Please return the forum thread below about testing Athena and Glue business logic locally, word for word and in full.

* **GIVEN PASSAGE**
= Beginning of Section =

Reputation: 11
My team has an application, in which we have different configurations that contains some query data. Each configuration corresponds to some queries and business logic written as glue jobs. When the configuration is executed, the queries are either executed on AWS Athena or/and AWS Glue to get a final result. We do other operations in glue job as well sometimes, depending on our business logic for the configuration. We want to build a testing framework, that can test our business logic. So we can provide some dummy data, either locally or some S3 file/table, and the business logic executes as usual depending on the configuration on this dummy data and executes all the Athena queries or Glue queries/operations and gives us the filtered data, which we can match with some 'expected data' to test our business logic. We want to achieve this with some local computation instead of actual calls to AWS Athena or glue to keep our costs in check. If anyone has any suggestions for this, please let me know.
I found something for AWS glue: developing a docker image but couldn't find anything similar for Athena.
Upvotes: 1
Views: 564
Reputation: 142008
Athena is based on Presto/Trino (depending on engine version you are using) so you can use docker images for those (Trino, Presto). But note that API surface can differ a bit so for "honest" integration testing it is still better to use the Athena itself.
Also Athena charges per data scanned ($5.00 per TB of data scanned) so if your dummy data is small I would argue it would not be that much to just use the Athena itself.
Upvotes: 1

= End of Section =

* **DATA**
= Beginning of Section =

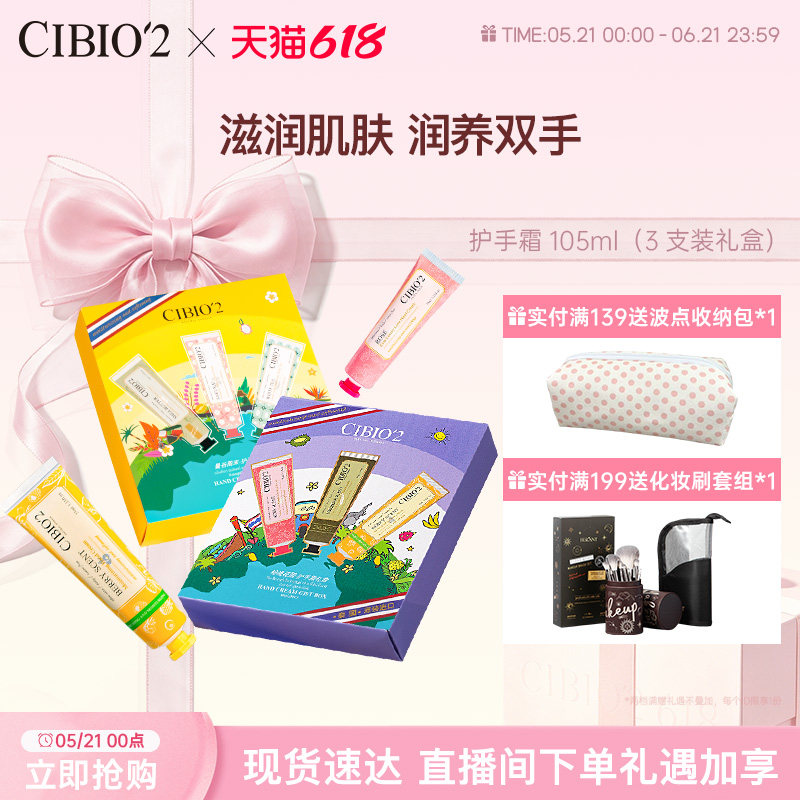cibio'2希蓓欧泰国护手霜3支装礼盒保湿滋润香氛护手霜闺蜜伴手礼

= End of Section =

* **REPLY TO THE TASK**
Reputation: 11
My team has an application, in which we have different configurations that contains some query data. Each configuration corresponds to some queries and business logic written as glue jobs. When the configuration is executed, the queries are either executed on AWS Athena or/and AWS Glue to get a final result. We do other operations in glue job as well sometimes, depending on our business logic for the configuration. We want to build a testing framework, that can test our business logic. So we can provide some dummy data, either locally or some S3 file/table, and the business logic executes as usual depending on the configuration on this dummy data and executes all the Athena queries or Glue queries/operations and gives us the filtered data, which we can match with some 'expected data' to test our business logic. We want to achieve this with some local computation instead of actual calls to AWS Athena or glue to keep our costs in check. If anyone has any suggestions for this, please let me know.
I found something for AWS glue: developing a docker image but couldn't find anything similar for Athena.
Upvotes: 1
Views: 564
Reputation: 142008
Athena is based on Presto/Trino (depending on engine version you are using) so you can use docker images for those (Trino, Presto). But note that API surface can differ a bit so for "honest" integration testing it is still better to use the Athena itself.
Also Athena charges per data scanned ($5.00 per TB of data scanned) so if your dummy data is small I would argue it would not be that much to just use the Athena itself.
Upvotes: 1